───── Document section ─────
[Kernel] Refactor FlashInfer allreduce for mnnvl backend (#34109)

Signed-off-by: hjjq <50634613+hjjq@users.noreply.github.com> Signed-off-by: wzhao18 <wzhao18.sz@gmail.com> Co-authored-by: wzhao18 <wzhao18.sz@gmail.com> Co-authored-by: Wei Zhao <51183510+wzhao18@users.noreply.github.com>
2026-02-25 19:17:20 -08:00
parent 2aa4140402
commit 71dfce6aa6
7 changed files with 593 additions and 180 deletions
--- a/benchmarks/kernels/benchmark_device_communicators.py
+++ b/benchmarks/kernels/benchmark_device_communicators.py
@@ -30,6 +30,9 @@ import torch.distributed as dist
 from torch.distributed import ProcessGroup

 from vllm.distributed.device_communicators.custom_all_reduce import CustomAllreduce
+from vllm.distributed.device_communicators.flashinfer_all_reduce import (
+    FlashInferAllReduce,
+)
 from vllm.distributed.device_communicators.pynccl import (
    PyNcclCommunicator,
    register_nccl_symmetric_ops,
@@ -44,7 +47,7 @@ from vllm.utils.argparse_utils import FlexibleArgumentParser
 logger = init_logger(__name__)
───── Records provided ─────
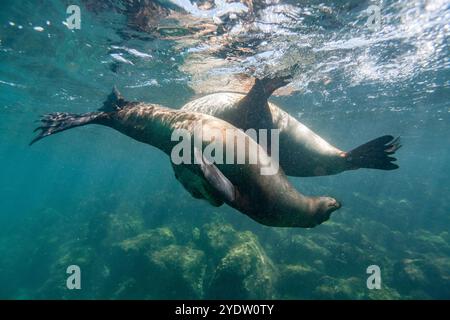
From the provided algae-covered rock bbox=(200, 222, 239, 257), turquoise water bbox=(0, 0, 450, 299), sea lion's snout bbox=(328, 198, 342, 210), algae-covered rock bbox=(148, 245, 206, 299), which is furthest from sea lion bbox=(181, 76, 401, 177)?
algae-covered rock bbox=(200, 222, 239, 257)

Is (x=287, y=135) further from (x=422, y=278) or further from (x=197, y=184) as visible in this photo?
(x=422, y=278)

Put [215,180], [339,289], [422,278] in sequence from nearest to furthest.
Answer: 1. [215,180]
2. [339,289]
3. [422,278]

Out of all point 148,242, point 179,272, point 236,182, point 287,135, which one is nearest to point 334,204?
point 236,182

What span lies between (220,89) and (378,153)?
1311 cm

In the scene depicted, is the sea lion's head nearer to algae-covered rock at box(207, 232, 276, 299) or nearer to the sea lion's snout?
the sea lion's snout

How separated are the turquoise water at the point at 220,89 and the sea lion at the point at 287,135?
177 inches

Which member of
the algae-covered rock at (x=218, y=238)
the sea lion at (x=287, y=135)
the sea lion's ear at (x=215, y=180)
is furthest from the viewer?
the algae-covered rock at (x=218, y=238)

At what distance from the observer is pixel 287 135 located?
5.20 m

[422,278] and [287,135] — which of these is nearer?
[287,135]

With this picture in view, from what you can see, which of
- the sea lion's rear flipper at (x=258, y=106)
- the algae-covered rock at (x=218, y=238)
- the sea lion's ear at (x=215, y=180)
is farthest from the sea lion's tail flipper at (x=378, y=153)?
the algae-covered rock at (x=218, y=238)

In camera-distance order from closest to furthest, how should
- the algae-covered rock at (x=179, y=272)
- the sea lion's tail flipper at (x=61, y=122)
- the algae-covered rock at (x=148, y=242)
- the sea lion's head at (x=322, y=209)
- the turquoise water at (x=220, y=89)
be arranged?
the sea lion's head at (x=322, y=209)
the sea lion's tail flipper at (x=61, y=122)
the turquoise water at (x=220, y=89)
the algae-covered rock at (x=179, y=272)
the algae-covered rock at (x=148, y=242)

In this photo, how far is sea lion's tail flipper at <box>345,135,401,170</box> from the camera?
409cm

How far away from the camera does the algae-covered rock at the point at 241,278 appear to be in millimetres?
11523

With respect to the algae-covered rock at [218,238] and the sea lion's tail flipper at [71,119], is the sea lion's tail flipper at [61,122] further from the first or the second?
the algae-covered rock at [218,238]
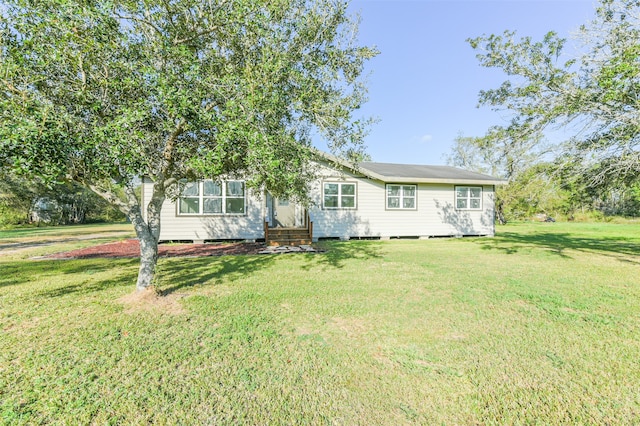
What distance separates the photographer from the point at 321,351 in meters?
3.06

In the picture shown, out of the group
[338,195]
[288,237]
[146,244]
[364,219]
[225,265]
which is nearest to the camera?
[146,244]

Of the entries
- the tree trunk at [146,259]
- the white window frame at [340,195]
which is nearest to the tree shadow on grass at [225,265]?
the tree trunk at [146,259]

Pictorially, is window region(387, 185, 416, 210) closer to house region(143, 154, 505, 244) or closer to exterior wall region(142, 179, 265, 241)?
house region(143, 154, 505, 244)

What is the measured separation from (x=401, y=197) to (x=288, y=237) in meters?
6.07

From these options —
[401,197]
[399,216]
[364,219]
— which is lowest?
[364,219]

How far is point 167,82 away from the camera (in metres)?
3.50

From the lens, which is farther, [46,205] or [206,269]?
[46,205]

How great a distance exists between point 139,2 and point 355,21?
11.1 ft

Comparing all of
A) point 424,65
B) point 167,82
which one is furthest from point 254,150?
point 424,65

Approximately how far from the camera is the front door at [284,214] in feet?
42.3

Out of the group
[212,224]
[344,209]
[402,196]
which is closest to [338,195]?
[344,209]

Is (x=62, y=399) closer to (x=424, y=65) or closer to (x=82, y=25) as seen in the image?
(x=82, y=25)

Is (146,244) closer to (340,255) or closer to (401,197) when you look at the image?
(340,255)

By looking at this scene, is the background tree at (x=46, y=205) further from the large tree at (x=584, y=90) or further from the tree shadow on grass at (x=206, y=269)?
the large tree at (x=584, y=90)
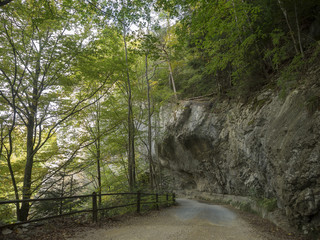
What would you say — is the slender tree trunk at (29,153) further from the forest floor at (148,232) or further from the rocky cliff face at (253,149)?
the rocky cliff face at (253,149)

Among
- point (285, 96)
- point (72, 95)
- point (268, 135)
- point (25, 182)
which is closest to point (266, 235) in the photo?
point (268, 135)

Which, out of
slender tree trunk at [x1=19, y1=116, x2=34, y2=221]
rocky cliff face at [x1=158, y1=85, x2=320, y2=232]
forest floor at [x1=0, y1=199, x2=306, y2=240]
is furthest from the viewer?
slender tree trunk at [x1=19, y1=116, x2=34, y2=221]

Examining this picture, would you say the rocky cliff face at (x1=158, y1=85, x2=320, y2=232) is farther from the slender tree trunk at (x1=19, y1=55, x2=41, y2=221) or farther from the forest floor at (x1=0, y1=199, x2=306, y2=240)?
the slender tree trunk at (x1=19, y1=55, x2=41, y2=221)

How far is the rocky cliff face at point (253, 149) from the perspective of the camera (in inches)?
182

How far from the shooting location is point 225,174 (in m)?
12.2

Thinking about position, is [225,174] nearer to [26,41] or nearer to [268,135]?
[268,135]

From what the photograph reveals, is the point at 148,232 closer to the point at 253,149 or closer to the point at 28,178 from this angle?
the point at 28,178

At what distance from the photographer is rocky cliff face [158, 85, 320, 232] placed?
463 cm

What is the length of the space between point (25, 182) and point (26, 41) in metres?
5.17

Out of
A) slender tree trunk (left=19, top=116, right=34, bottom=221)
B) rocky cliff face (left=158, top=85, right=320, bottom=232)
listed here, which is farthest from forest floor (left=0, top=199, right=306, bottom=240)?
slender tree trunk (left=19, top=116, right=34, bottom=221)

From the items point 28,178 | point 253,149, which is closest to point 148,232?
point 28,178

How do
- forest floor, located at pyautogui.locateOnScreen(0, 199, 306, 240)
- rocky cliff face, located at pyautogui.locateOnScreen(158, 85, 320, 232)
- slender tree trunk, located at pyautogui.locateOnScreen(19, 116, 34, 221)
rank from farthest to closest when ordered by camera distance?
slender tree trunk, located at pyautogui.locateOnScreen(19, 116, 34, 221) < rocky cliff face, located at pyautogui.locateOnScreen(158, 85, 320, 232) < forest floor, located at pyautogui.locateOnScreen(0, 199, 306, 240)

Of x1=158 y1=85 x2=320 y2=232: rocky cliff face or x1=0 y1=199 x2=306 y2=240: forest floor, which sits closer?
x1=0 y1=199 x2=306 y2=240: forest floor

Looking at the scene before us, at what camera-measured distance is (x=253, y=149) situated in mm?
8281
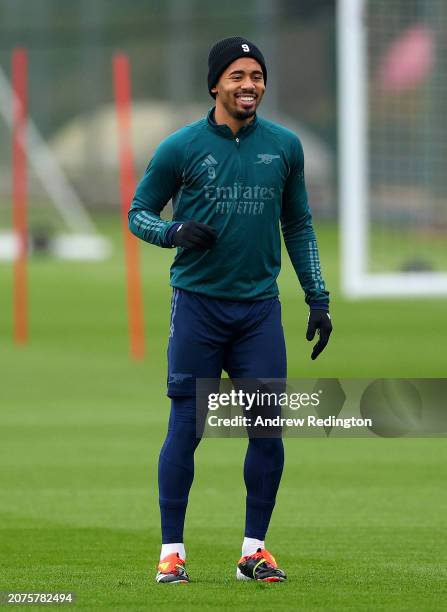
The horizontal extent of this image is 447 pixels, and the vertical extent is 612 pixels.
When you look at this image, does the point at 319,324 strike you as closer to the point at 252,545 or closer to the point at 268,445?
the point at 268,445

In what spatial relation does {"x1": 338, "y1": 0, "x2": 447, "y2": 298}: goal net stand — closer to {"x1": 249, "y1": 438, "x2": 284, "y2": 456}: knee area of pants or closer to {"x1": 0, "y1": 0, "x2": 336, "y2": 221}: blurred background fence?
{"x1": 249, "y1": 438, "x2": 284, "y2": 456}: knee area of pants

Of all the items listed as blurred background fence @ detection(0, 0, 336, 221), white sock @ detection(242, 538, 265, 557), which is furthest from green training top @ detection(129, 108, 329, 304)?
blurred background fence @ detection(0, 0, 336, 221)

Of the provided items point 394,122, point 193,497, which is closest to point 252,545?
point 193,497

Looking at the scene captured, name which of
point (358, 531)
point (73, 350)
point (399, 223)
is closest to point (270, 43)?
point (399, 223)

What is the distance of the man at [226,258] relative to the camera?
21.6 ft

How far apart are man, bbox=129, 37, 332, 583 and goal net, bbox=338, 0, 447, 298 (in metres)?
12.1

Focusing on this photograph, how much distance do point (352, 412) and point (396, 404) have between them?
0.33 meters

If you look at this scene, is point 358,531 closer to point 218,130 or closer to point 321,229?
point 218,130

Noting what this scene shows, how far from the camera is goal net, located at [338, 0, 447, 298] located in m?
19.0

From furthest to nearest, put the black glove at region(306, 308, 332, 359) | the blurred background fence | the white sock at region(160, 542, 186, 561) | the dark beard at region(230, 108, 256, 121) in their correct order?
the blurred background fence → the black glove at region(306, 308, 332, 359) → the white sock at region(160, 542, 186, 561) → the dark beard at region(230, 108, 256, 121)

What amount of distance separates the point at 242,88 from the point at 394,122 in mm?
13239

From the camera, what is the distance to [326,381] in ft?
21.9

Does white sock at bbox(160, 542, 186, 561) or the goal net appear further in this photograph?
the goal net

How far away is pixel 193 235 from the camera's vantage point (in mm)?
─────
### What this task involves
Answer these questions about the FlashInfer allreduce commit:
1. How many files does the commit change?
2. Which class does the added import bring in from "vllm.distributed.device_communicators.flashinfer_all_reduce"?
3. What is the identifier of the parent commit?

### Response below
1. 7
2. FlashInferAllReduce
3. 2aa4140402